El tipo era inconfundible. Por las patillas, el peinado, por la sonrisa. Llevaba traje negro, camisa blanca, corbata roja con pañuelo al tono. Estaba rodeado de micrófonos y de cámaras de televisión, los curiosos le tomaban fotografías, lo felicitaban, le daban ánimo. Le pidieron que cantara, él cantó, lo aplaudieron.1
Sucedió el martes 5 de enero de 2010 en la vereda del Congreso de la Nación, la sede del poder legislativo de la República Argentina, un país de la región austral del continente americano cuyo nombre quedó establecido por un decreto presidencial de 1860. El Congreso está situado en la ciudad de Buenos Aires, a la que en 2010 también se le decía Capital Federal, o la capital, a secas, con ese artículo definido que servía como demostrativo determinante e indicaba de manera unívoca que no podía haber otra capital para la República Argentina más que Buenos Aires, aunque eso no fuera cierto, aunque eso no fuera cierto en lo absoluto, apenas unos años antes de que Capital Federal cediera ante CABA, el acrónimo de Ciudad Autónoma de Buenos Aires, al que más tarde se sumaron otras siglas linderas como AMBA, GBA, RMBA y ZMBA: “Las siglas son un fenómeno fascinante —escribió la antropóloga Kirsten Bell— porque teóricamente están diseñadas para hacernos la vida más fácil, pero a menudo parecen tener el efecto contrario”.
El tipo frente al Congreso era un imitador de Sandro. De Sandro, el cantante, que había fallecido el día anterior en la localidad mendocina de Guaymallén y al que ahora velaban en el Salón de los Pasos Perdidos, que es un nombre bellísimo para un salón, o un disco, una canción, un libro, una película, una casa en la playa, un mausoleo, cualquier cosa, en particular si se le sacan las mayúsculas iniciales y a condición de que no se convierta en sigla: el SPP del CN, en CABA, RA.
Fragmento de Pasajes sonoros: Escritos sobre música, vol. 1, AZ Editora, 2024.

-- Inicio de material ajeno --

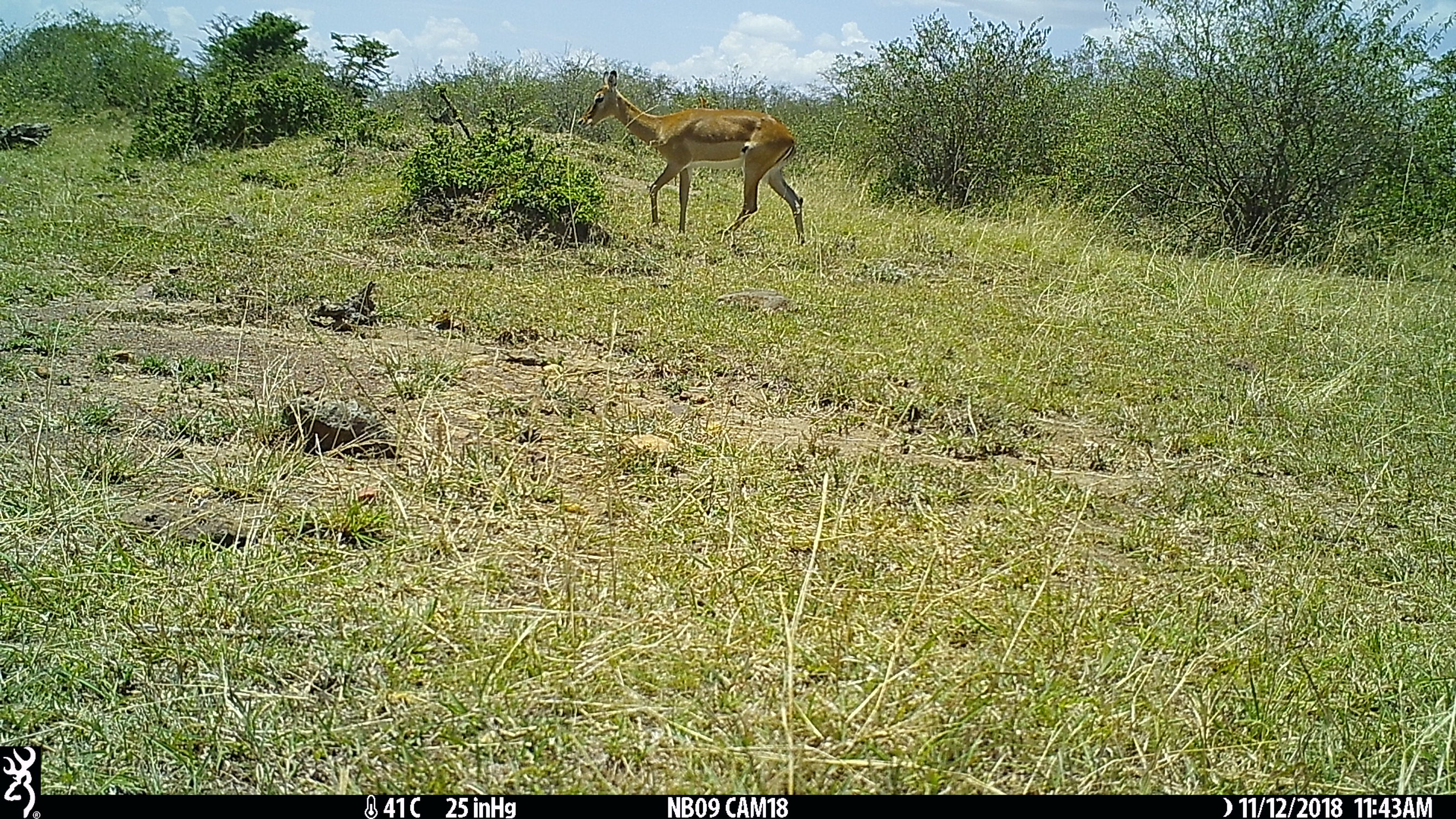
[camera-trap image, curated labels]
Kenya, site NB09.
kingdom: Animalia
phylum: Chordata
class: Mammalia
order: Artiodactyla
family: Bovidae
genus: Aepyceros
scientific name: Aepyceros melampus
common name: impala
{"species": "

La foto es mía. No creo que una imagen valga más que mil palabras, pero sí pienso que tus mil palabras valdrán mucho más si se sostienen en un documento. Y una imagen fotográfica es un gran documento. Sin una foto quizás habría recordado la presencia del imitador; o quizás no. De seguro no habría recordado, ni pensado siquiera, en el color de su corbata ni si hacía juego con el pañuelo. Como escribió el antropólogo Ryan Anderson: “Nunca se sabe cuándo ni cómo comenzarás nuevas investigaciones. Por no hablar de cómo lo vas a hacer. Por eso siempre es bueno tomar notas… y fotografías”.